• [TASK BRIEF]:
In the entries below, find the line with "content_type: text/css" and the line with "1976 Wix Script". Return those two lines and all lines between them, exactly.

───── SOURCE MATERIAL ─────

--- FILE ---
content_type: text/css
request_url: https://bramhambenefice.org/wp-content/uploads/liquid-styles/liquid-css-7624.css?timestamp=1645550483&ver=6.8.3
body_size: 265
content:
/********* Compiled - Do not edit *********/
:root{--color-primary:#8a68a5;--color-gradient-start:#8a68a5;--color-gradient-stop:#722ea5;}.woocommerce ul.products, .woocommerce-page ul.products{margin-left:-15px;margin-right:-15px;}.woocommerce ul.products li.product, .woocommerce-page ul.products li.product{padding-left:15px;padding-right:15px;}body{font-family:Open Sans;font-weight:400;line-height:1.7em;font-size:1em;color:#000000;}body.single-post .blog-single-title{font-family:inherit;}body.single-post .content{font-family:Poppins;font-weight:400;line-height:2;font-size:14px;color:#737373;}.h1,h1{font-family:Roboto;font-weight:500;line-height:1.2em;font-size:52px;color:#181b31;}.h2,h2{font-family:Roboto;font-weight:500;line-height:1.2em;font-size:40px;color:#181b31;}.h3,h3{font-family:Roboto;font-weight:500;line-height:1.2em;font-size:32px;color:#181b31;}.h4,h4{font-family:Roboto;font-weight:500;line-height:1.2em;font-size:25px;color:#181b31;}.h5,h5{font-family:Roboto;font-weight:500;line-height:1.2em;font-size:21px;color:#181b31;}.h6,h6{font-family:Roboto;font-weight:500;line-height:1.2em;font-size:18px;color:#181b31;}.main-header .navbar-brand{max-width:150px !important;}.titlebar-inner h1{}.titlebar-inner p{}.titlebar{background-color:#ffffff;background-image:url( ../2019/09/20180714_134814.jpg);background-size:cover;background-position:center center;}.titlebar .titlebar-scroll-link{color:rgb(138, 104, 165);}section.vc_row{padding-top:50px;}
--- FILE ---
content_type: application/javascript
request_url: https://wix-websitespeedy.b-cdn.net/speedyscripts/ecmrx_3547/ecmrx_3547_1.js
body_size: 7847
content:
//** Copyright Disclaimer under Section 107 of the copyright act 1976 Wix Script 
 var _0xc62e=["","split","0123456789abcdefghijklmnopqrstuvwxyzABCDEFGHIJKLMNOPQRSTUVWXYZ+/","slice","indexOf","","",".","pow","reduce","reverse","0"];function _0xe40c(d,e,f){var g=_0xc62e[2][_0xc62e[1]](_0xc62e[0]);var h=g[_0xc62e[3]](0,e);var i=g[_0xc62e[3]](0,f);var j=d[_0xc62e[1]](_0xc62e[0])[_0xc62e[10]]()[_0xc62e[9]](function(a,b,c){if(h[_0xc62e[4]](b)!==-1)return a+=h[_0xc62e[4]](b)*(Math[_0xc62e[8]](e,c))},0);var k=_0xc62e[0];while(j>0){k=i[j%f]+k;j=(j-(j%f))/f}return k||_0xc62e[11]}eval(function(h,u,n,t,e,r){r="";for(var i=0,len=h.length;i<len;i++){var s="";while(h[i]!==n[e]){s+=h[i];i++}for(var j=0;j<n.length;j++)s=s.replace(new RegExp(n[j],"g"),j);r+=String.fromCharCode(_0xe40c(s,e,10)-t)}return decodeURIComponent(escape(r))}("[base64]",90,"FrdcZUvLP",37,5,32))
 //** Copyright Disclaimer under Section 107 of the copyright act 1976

─────

• [TASK RESPONSE]:
content_type: text/css
request_url: https://bramhambenefice.org/wp-content/uploads/liquid-styles/liquid-css-7624.css?timestamp=1645550483&ver=6.8.3
body_size: 265
content:
/********* Compiled - Do not edit *********/
:root{--color-primary:#8a68a5;--color-gradient-start:#8a68a5;--color-gradient-stop:#722ea5;}.woocommerce ul.products, .woocommerce-page ul.products{margin-left:-15px;margin-right:-15px;}.woocommerce ul.products li.product, .woocommerce-page ul.products li.product{padding-left:15px;padding-right:15px;}body{font-family:Open Sans;font-weight:400;line-height:1.7em;font-size:1em;color:#000000;}body.single-post .blog-single-title{font-family:inherit;}body.single-post .content{font-family:Poppins;font-weight:400;line-height:2;font-size:14px;color:#737373;}.h1,h1{font-family:Roboto;font-weight:500;line-height:1.2em;font-size:52px;color:#181b31;}.h2,h2{font-family:Roboto;font-weight:500;line-height:1.2em;font-size:40px;color:#181b31;}.h3,h3{font-family:Roboto;font-weight:500;line-height:1.2em;font-size:32px;color:#181b31;}.h4,h4{font-family:Roboto;font-weight:500;line-height:1.2em;font-size:25px;color:#181b31;}.h5,h5{font-family:Roboto;font-weight:500;line-height:1.2em;font-size:21px;color:#181b31;}.h6,h6{font-family:Roboto;font-weight:500;line-height:1.2em;font-size:18px;color:#181b31;}.main-header .navbar-brand{max-width:150px !important;}.titlebar-inner h1{}.titlebar-inner p{}.titlebar{background-color:#ffffff;background-image:url( ../2019/09/20180714_134814.jpg);background-size:cover;background-position:center center;}.titlebar .titlebar-scroll-link{color:rgb(138, 104, 165);}section.vc_row{padding-top:50px;}
--- FILE ---
content_type: application/javascript
request_url: https://wix-websitespeedy.b-cdn.net/speedyscripts/ecmrx_3547/ecmrx_3547_1.js
body_size: 7847
content:
//** Copyright Disclaimer under Section 107 of the copyright act 1976 Wix Script 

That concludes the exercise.